[Stored data entries]
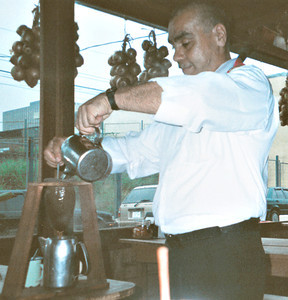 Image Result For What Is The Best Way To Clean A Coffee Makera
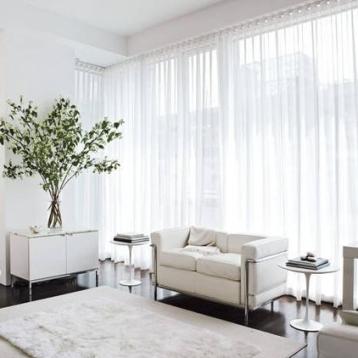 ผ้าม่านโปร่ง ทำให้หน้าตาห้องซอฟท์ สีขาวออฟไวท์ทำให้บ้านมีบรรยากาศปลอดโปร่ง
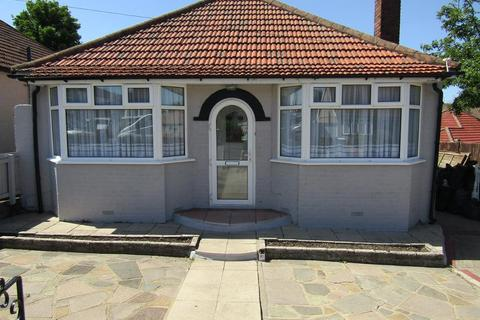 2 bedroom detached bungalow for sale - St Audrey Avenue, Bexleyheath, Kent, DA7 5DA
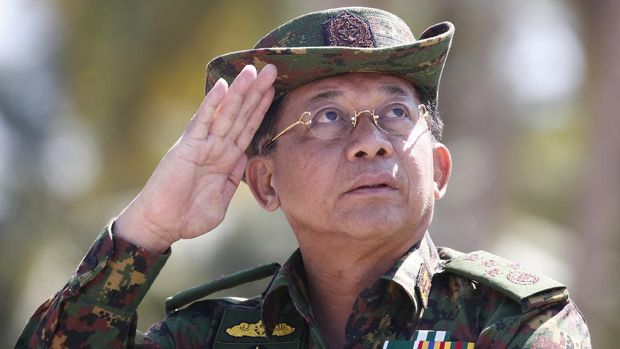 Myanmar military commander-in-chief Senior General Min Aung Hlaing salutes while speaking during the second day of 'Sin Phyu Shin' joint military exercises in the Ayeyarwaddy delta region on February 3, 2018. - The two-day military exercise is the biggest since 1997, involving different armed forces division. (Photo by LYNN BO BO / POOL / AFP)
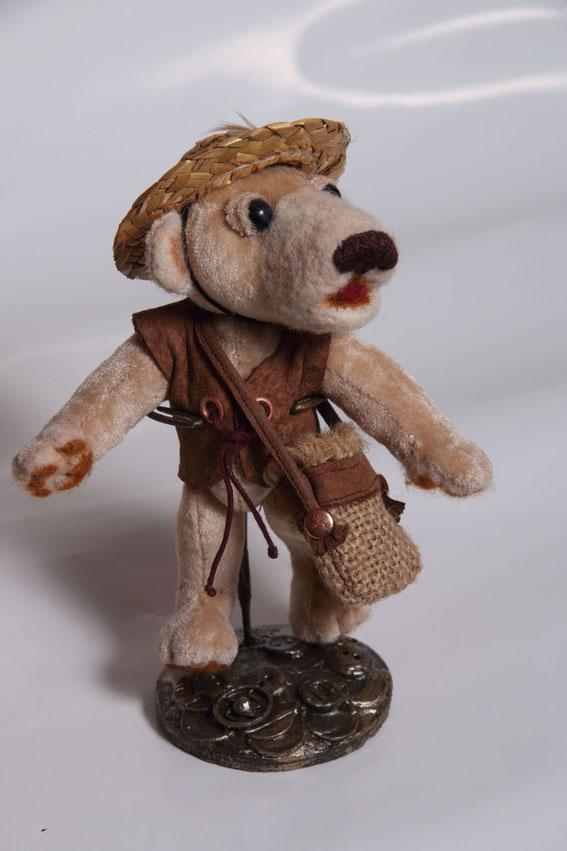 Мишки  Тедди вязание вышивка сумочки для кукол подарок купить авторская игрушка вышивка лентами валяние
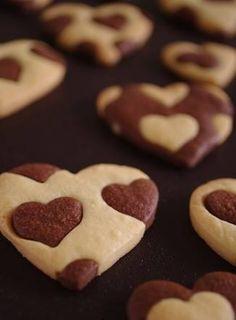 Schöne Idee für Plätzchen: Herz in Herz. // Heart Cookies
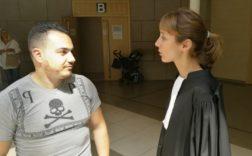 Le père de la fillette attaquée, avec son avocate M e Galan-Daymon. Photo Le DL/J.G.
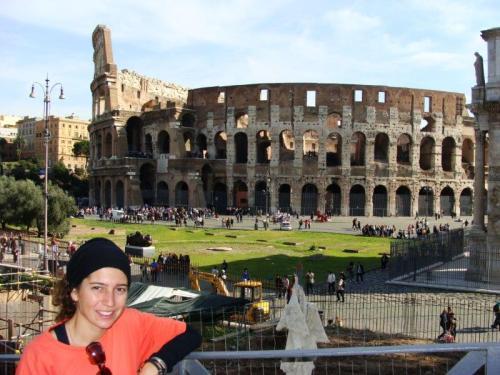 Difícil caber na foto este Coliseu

■ **Required work**
Leave the images behind and write out every entry exactly.

■ **Result of this task**
 Image Result For What Is The Best Way To Clean A Coffee Makera
 ผ้าม่านโปร่ง ทำให้หน้าตาห้องซอฟท์ สีขาวออฟไวท์ทำให้บ้านมีบรรยากาศปลอดโปร่ง
 2 bedroom detached bungalow for sale - St Audrey Avenue, Bexleyheath, Kent, DA7 5DA
 Myanmar military commander-in-chief Senior General Min Aung Hlaing salutes while speaking during the second day of 'Sin Phyu Shin' joint military exercises in the Ayeyarwaddy delta region on February 3, 2018. - The two-day military exercise is the biggest since 1997, involving different armed forces division. (Photo by LYNN BO BO / POOL / AFP)
 Мишки  Тедди вязание вышивка сумочки для кукол подарок купить авторская игрушка вышивка лентами валяние
 Schöne Idee für Plätzchen: Herz in Herz. // Heart Cookies
 Le père de la fillette attaquée, avec son avocate M e Galan-Daymon. Photo Le DL/J.G.
 Difícil caber na foto este Coliseu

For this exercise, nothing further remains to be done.